= Text segment =

------------------------------------------------

William Dills Smith (born March 28, 1995) is an American professional baseball catcher for the Los Angeles Dodgers of Major League Baseball (MLB). He played college baseball for the Louisville Cardinals. He was selected by the Dodgers in the first round of the 2016 Major League Baseball draft. He made his major league debut in 2019.

Amateur career
Smith attended Kentucky Country Day School in Louisville, Kentucky. In 2013, as a senior, he hit .528 with 11 home runs and 36 RBIs along with pitching to a 7–1 record 0.87 ERA. He went undrafted in the 2013 MLB draft and enrolled at the University of Louisville where he played college baseball. In 2015, he played collegiate summer baseball with the Brewster Whitecaps of the Cape Cod Baseball League. In 2016, his junior season, he slashed .382/.480/.567 with seven home runs and 43 RBIs in 55 games. After his junior year, he was selected by the Los Angeles Dodgers in the first round of the 2016 Major League Baseball draft. Smith signed on July 17, 2016, for a $1.775 million signing bonus.

Professional career

Minor leagues

Smith began his professional career with the Ogden Raptors of the Pioneer Baseball League and was then quickly promoted to the Class-A Great Lakes Loons of the Midwest League. He played in seven games for Ogden, 23 for Great Lakes and 25 for the Rancho Cucamonga Quakes of the California League, hitting a combined .246. He was named to the California League mid-season all-star team in 2017. He hit .232 in 72 games for the Quakes with 11 homers and 43 RBI. He was promoted to the Double-A Tulsa Drillers of the Texas League in July, but suffered a fractured hand after getting hit by a pitch in his debut with the Drillers and he spent the rest of the season on the disabled list. He split 2018 between Tulsa and the AAA Oklahoma City Dodgers of the Pacific Coast League, hitting .233 with 20 homers and 59 RBI.

------------------------------------------------

= Extracted data entries =
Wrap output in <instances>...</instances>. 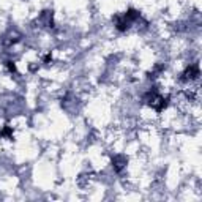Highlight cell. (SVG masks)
<instances>
[{
    "label": "cell",
    "mask_w": 202,
    "mask_h": 202,
    "mask_svg": "<svg viewBox=\"0 0 202 202\" xmlns=\"http://www.w3.org/2000/svg\"><path fill=\"white\" fill-rule=\"evenodd\" d=\"M8 68H10V71H16V66H14L11 62H8Z\"/></svg>",
    "instance_id": "2"
},
{
    "label": "cell",
    "mask_w": 202,
    "mask_h": 202,
    "mask_svg": "<svg viewBox=\"0 0 202 202\" xmlns=\"http://www.w3.org/2000/svg\"><path fill=\"white\" fill-rule=\"evenodd\" d=\"M197 74H199L197 66H190L188 70H186V73H185V79H193V77H196Z\"/></svg>",
    "instance_id": "1"
}]
</instances>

------------------------------------------------

= Problems =
(a) In the baseball biography, which Cape Cod Baseball League team did Smith play for in 2015?
(b) Pick up the baseball biography after its last sentence and keep writing it from that point.

= Results of the exercise =
(a) The Brewster Whitecaps.

(b)
Los Angeles Dodgers

2019 
Smith began 2019 with Oklahoma City but was promoted to the majors for the first time on May 27, 2019.  He made his major league debut the following day against the New York Mets and had two hits in four at-bats as the starting catcher. His first major league hit was a single off Steven Matz in the second inning. Smith's first MLB home run was a walk off against Héctor Neris of the Philadelphia Phillies on June 1, 2019. On June 23, 2019, Smith hit a walk-off three-run home run in the bottom of the ninth inning against the Colorado Rockies. It was the third straight game the Dodgers won on a walk-off home run by a rookie, an MLB record. He returned to the minors for a month and was selected to the Pacific Coast League team at the Triple-A All-Star Game.  In 62 total games for Oklahoma City in 2019 he hit .268 with 20 homers and 54 RBI. Smith was recalled to the majors again on July 26 to replace Austin Barnes as the Dodgers primary catcher and the following day hit a homer and two doubles against the Washington Nationals as well as driving in six runs, the most RBI by a Dodger rookie since James Loney in 2006. With 26 RBI and nine homers in his first 23 games, he passed Cody Bellinger for the most in franchise history through that many contests. He finished the 2019 campaign hitting .253/.337/.571 in 54 games with 15 homers and 42 RBIs. He had only one hit in 13 at-bats against the Nationals in the 2019 National League Division Series (NLDS).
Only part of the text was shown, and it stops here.